Potential Pushback and Mitigation:
- "This will slow us down!"
- Mitigation: Frame the ERB not as a bottleneck, but as a risk-mitigation tool that prevents catastrophic slowdowns caused by ethical missteps. Highlight how proactively addressing ethical concerns can save time and resources in the long run by avoiding costly scandals, litigation, or loss of customer trust. Emphasize that the review process will be streamlined and efficient for routine matters, with expedited reviews for urgent situations.
- "We hired smart people; they can make good decisions."
- Mitigation: Acknowledge the competence of the team. Position the ERB as a system of checks and balances designed to support those smart people, providing a structured forum for diverse perspectives and challenging assumptions, especially under pressure. It’s about creating a shared accountability framework, not questioning individual intelligence.
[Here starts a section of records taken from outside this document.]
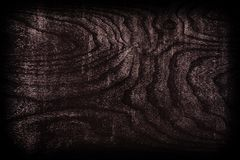 Black wood texture top view Royalty Free Stock Photography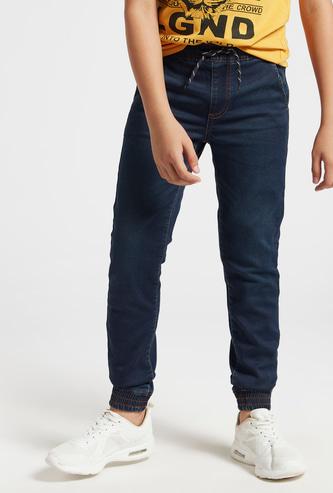 Solid Mid-Rise Jog Pants with Drawstring Closure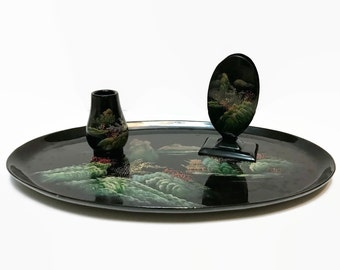 3 pc Vintage 1950s Japanese Lacquer Ware Tray Matchbox holder and toothpick holder hand painted landscape scene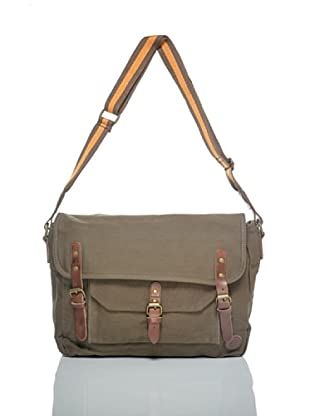 Timberland Bolso Coffee (Verde Militar)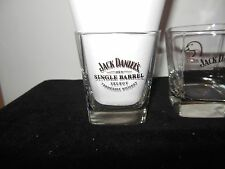 JACK DANIEL'S Single Barrel  Glasses Gold Lettering Select Tennessee Whiskey 201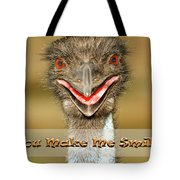 You Make Me Smile Tote Bag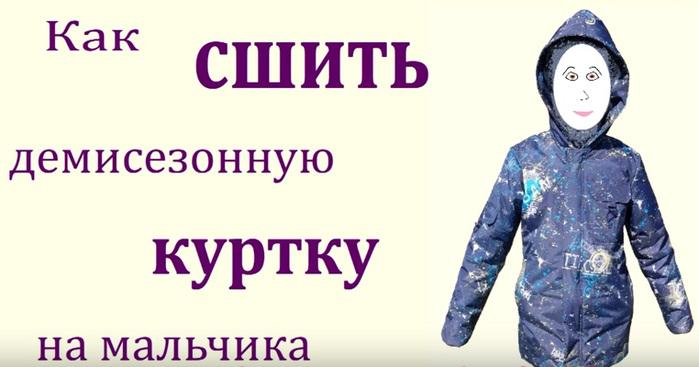 5a3dbdd98a0e5a88ffbdfa16f9453365 (700x367, 81Kb)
- "It's too bureaucratic for a startup."
- Mitigation: Start small and scale the ERB's formality as the company grows. For early-stage startups, this might be an informal but recurring "ethics huddle" among founders. As the company scales, formalize the process. Emphasize that this is an investment in long-term viability, not an unnecessary administrative burden. The cost of a crisis far outweighs the cost of a structured review process.
Sample ERB Submission Template Excerpt:
Initiative Name: [e.g., Aggressive User Acquisition Campaign - Q3]
Objective: [e.g., Achieve 20% QoQ user growth to meet investor targets.]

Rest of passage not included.